I hadn't planned to make such an offer, but that money was dirty. Jamil deserved to choose his own lawyer—even if it was inevitable that he'd take me. The last thing I wanted was to make another link in the chain of pressures that had been applied to him.

“Guess I'll go with you,” he said after a pause. “Not that it matters. I'm finished. And so are you.”

I hoped, for both our sakes, that he was wrong. Taking a retainer form from my briefcase, I filled in the blanks, acknowledging receipt of the ten thousand dollars. We each signed it. Now it was official: now I was working for him. Which meant Jeanie and I were done.

“All right, man, now that we've got that cleared away, let me tell you what happened,” he said.

I rose. The pictures were evidence that the relationship between Campbell and Damon was more complex than it ought to be, but I wasn't ready to hear the story of the planted gun from Jamil's mouth. “I'll need to know what happened, but not yet. When the time comes, I'll ask. For now, just try to remember as much as you can.”

“Shit, man,” he said. “Nikki didn't want to hear it either.”

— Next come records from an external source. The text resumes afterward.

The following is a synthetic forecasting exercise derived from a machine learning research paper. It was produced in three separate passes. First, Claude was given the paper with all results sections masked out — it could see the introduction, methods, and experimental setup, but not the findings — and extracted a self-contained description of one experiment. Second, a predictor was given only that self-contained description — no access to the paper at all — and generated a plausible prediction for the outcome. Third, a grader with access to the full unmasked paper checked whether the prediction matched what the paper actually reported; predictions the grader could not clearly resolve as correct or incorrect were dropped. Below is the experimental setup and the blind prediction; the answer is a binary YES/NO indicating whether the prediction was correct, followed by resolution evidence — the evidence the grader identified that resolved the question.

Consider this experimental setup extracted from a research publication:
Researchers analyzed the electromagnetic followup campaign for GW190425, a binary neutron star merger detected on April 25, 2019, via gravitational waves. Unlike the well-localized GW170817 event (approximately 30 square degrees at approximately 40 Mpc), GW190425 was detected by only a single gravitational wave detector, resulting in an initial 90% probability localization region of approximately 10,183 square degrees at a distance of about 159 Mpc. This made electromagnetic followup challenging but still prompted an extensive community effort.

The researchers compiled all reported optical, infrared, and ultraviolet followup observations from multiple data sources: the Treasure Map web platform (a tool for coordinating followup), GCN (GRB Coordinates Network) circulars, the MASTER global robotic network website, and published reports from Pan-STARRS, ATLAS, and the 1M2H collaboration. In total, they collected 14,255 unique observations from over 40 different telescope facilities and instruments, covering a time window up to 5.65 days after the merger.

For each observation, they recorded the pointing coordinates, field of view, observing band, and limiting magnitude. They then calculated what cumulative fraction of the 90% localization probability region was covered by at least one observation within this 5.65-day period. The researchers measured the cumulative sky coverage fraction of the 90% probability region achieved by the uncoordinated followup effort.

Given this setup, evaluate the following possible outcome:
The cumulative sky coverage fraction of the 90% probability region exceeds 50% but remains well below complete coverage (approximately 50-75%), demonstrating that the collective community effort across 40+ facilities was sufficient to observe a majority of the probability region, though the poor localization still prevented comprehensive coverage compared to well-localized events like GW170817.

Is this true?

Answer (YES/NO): YES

“Don't worry. When I've finished my investigation, we'll talk.” I rapped on the door. “There's no chance of getting you out on bail, unfortunately, since you were on parole when you were arrested. So you'll just have to sit tight.”

“Yeah, man,” Jamil said.

The rest of that day his despairing tone kept ringing in my ears.

~ ~ ~

Back in my office, I wrote out my letter of resignation, signed it, and left it on Jeanie's desk. I called the district attorney's office and asked for Fowler. He wasn't there. I called again and asked for Cassidy. When she came on the line I explained that Nikki no longer represented Jamil Robinson. I was taking over.

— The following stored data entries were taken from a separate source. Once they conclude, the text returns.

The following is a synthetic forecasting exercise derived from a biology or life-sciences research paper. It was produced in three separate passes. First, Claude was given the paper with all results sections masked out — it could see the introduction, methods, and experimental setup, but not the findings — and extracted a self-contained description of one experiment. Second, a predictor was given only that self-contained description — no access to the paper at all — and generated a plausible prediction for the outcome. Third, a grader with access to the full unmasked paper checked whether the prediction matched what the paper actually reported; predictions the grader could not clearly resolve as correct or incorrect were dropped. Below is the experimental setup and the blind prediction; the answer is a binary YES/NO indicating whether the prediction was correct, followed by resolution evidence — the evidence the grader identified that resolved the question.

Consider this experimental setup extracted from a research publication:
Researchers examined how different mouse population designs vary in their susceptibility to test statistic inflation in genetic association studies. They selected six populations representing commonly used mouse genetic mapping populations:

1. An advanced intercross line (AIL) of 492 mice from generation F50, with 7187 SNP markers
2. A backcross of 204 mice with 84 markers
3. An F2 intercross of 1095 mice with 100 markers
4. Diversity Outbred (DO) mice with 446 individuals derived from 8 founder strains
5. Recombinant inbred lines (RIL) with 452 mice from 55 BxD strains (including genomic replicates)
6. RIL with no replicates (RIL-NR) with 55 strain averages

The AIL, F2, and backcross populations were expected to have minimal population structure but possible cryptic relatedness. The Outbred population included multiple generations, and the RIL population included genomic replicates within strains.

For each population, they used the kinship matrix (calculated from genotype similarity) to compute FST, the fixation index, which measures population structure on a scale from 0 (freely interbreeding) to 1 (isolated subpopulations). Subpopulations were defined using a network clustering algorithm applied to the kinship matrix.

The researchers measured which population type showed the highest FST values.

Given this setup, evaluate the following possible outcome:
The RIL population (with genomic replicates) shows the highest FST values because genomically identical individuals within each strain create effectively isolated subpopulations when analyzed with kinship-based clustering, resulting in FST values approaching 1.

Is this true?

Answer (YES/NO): NO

“Okay,” she said skeptically.

“How about me?” I asked.

“Officially, I can't say.”

“And unofficially?”

“The only advice I can give you is to consult an attorney.”

I laughed. I almost wanted them to go ahead and charge me. Almost.

Later that afternoon I heard that the Oakland PD had temporarily assigned Detective Campbell to patrol duty while the department investigated his ties to Damon.

That evening Jamil's body was found hanging from a bed sheet in his cell.